以上代码对应公式，注意余弦距离=1-余弦相似度。

Tracker类

Tracker类是最核心的类，Tracker中保存了所有的轨迹信息，负责初始化第一帧的轨迹、卡尔曼滤波的预测和更新、负责级联匹配、IOU匹配等等核心工作。

class Tracker:
    # 是一个多目标tracker，保存了很多个track轨迹
    # 负责调用卡尔曼滤波来预测track的新状态+进行匹配工作+初始化第一帧
    # Tracker调用update或predict的时候，其中的每个track也会各自调用自己的update或predict
    """
    This is the multi-target tracker.
    """

    def __init__(self, metric, max_iou_distance=0.7, max_age=70, n_init=3):
        # 调用的时候，后边的参数全部是默认的
        self.metric = metric 
        # metric是一个类，用于计算距离(余弦距离或马氏距离)
        self.max_iou_distance = max_iou_distance
        # 最大iou，iou匹配的时候使用
        self.max_age = max_age
        # 直接指定级联匹配的cascade_depth参数
        self.n_init = n_init
        # n_init代表需要n_init次数的update才会将track状态设置为confirmed

        self.kf = kalman_filter.KalmanFilter()# 卡尔曼滤波器
        self.tracks = [] # 保存一系列轨迹
        self._next_id = 1 # 下一个分配的轨迹id
	def predict(self):
        # 遍历每个track都进行一次预测
        """Propagate track state distributions one time step forward.

        This function should be called once every time step, before `update`.
        """
        for track in self.tracks:
            track.predict(self.kf)

然后来看最核心的update函数和match函数，可以对照下面的流程图一起看：

update函数

def update(self, detections):
    # 进行测量的更新和轨迹管理
    """Perform measurement update and track management.

    Parameters
    ----------
    detections : List[deep_sort.detection.Detection]
        A list of detections at the current time step.

    """
    # Run matching cascade.
    matches, unmatched_tracks, unmatched_detections = \
        self._match(detections)

    # Update track set.
    # 1. 针对匹配上的结果
    for track_idx, detection_idx in matches:
        # track更新对应的detection
        self.tracks[track_idx].update(self.kf, detections[detection_idx])

    # 2. 针对未匹配的tracker,调用mark_missed标记
    # track失配，若待定则删除，若update时间很久也删除
    # max age是一个存活期限，默认为70帧
    for track_idx in unmatched_tracks:
        self.tracks[track_idx].mark_missed()

▶ [任务要求 1]
从给定文段中摘出以“This function should”开头、一直到“track.predict(self.kf)”为止的那部分。
▶ [任务要求 2]
给定文段讲了什么？用两句话概括。

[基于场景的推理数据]
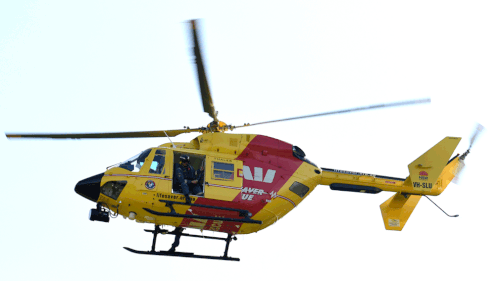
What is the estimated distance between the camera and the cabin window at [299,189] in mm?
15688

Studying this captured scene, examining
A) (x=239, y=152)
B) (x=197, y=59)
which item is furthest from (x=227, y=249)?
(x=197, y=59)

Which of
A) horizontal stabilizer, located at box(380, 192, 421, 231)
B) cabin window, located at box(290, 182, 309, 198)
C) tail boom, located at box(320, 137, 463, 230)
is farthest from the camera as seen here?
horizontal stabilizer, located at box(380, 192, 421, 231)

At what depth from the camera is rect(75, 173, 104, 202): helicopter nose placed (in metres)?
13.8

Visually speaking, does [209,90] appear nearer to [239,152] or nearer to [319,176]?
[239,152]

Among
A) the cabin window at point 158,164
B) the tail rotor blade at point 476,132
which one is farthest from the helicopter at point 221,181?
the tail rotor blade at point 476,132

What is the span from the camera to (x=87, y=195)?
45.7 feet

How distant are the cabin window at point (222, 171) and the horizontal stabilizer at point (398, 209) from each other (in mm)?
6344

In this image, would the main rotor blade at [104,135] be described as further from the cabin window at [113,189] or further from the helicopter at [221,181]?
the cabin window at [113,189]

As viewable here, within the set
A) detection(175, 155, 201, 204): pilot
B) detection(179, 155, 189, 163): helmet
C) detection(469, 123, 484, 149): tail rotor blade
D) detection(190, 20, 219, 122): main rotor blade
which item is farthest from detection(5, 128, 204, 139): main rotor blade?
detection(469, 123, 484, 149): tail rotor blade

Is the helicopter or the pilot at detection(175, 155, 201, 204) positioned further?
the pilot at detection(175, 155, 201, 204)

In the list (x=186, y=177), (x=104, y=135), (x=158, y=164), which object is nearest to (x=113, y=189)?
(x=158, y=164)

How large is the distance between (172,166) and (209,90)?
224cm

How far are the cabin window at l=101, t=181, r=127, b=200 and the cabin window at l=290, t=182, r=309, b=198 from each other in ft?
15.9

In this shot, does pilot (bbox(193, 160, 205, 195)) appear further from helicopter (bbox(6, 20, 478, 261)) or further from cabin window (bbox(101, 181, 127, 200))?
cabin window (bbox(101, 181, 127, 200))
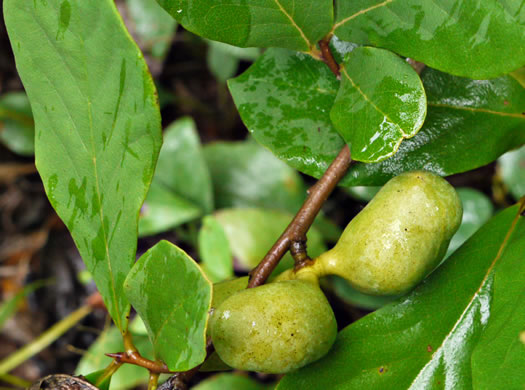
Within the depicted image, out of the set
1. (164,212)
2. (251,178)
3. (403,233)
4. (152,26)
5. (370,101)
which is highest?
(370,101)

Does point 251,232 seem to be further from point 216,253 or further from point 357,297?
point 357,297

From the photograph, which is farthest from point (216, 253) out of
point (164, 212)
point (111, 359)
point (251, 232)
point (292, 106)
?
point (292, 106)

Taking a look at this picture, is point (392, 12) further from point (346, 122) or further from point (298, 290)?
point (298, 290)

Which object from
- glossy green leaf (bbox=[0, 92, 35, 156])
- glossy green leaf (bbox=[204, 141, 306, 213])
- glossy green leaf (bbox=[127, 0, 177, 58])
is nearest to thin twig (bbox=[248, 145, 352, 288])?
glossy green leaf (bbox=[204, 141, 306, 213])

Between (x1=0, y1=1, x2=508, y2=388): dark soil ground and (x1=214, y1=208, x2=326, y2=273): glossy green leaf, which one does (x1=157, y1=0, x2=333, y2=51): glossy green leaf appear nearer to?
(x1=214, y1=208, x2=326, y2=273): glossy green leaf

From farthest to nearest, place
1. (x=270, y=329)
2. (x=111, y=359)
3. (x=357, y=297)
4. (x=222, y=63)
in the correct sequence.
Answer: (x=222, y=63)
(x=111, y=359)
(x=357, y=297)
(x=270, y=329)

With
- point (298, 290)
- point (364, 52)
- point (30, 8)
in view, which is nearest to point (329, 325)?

▶ [结果 1]
This function should be called once every time step, before `update`.
        """
        for track in self.tracks:
            track.predict(self.kf)

▶ [结果 2]
Tracker类是最核心的类，它保存所有轨迹信息，负责初始化第一帧的轨迹、卡尔曼滤波的预测和更新，以及级联匹配、IOU匹配等工作。它的predict函数遍历每个track各做一次预测，update函数则先调用_match得到匹配结果，再用匹配上的detection更新对应的track，并对未匹配的track调用mark_missed进行标记。